GSoC and SAFECode

Hi, everyone.

I'm a senior at Swarthmore College and would love to work with LLVM this
summer. I'm interested in systems languages and security, and I'll start
a PhD on these topics this fall. I also do a good deal of open source
development and auditing with OpenBSD and a variety of other projects.

I spent last year's GSoC doing security auditing for Pidgin/libpurple.
GSoC seems like a great way to spend this summer as well. I'm
particularly interested in the SAFECode project and LLVM's general
security and auditing features. I haven't worked a ton with LLVM in the
past, but I have a mostly finished strnlen(3) optimization I've been
meaning to resubmit:

https://marc.info/?l=llvm-commits&m=145485679322322&w=2

I also worked with Martin Natano to port the integer overflow checker to
OpenBSD and build a working kernel and userland with it. We now have a
patch that integrates it into the full system build through libc, and
fixed a number of bugs in the process.

Because of my background in auditing, I like to think I have an
intuition for which compiler and scanner features developers will find
useful and usable. I also have a good understanding of the more
theoretical aspects of language and compiler design, and I'm very
familiar with the ANSI C and POSIX specs.

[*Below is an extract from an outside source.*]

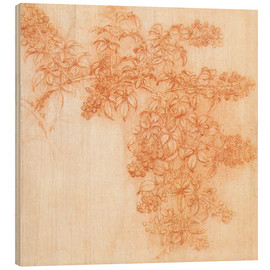 Wood print  Drawings of plants - Leonardo da Vinci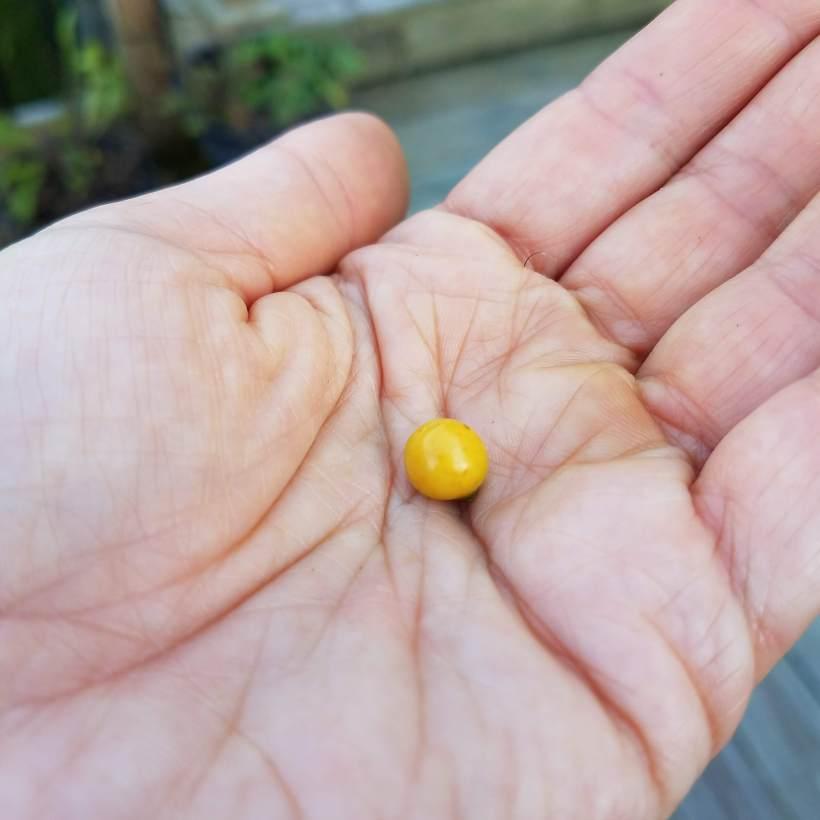 One Lone Ground Cherry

In regards to potential projects, I'd like to rewrite the SAFECode
static array bounds check pass and add check optimizations (both to
remove statically unnecessary checks and improve the generated code for
remaining ones). In the process, I'd refactor and simplify what already
exists, fixing bugs as I encounter them. New checks at the libc API
level could also be interesting, if they're within the scope of the
project.

This work would almost certainly lead to an OpenBSD port. John would
probably be helpful on both accounts, as he's integrated SAFECode with
FreeBSD. I'm also competent with the OpenBSD port system's bulk build
infrastructure, so I'm confident that I could test SAFECode on a handful
of important projects or even en masse.

I'm open to other project ideas as well. If anyone else is mentoring a
project that seems like a good fit for me, please share.

Thanks for your time,
Michael McConville

Dear Michael,

If you're interested in SAFECode, the first step is to get SAFECode working with a newer version of LLVM. A Master's student did some work on this last summer with LLVM 3.7 but didn't finish. It would now need to be updated to LLVM 3.8 (though I suppose a completed LLVM 3.7 port would be fine with me).

After that, there are some interesting projects on which to work. One would be static array bounds checking. That could be interesting, but it doesn't really address my immediate research needs. Right now, I'm more interested in getting the Baggy Bounds with Accurate Checking (BBAC) feature enabled so that we can use it in research. For example, we could try to get faster enforcement of memory safety on operating system kernels, examine the use of combined safe/unsafe languages for OS kernels (without letting C code violate the safety provided by the safe language), and enforce dynamic security policies on kernel modules (to thwart rootkits).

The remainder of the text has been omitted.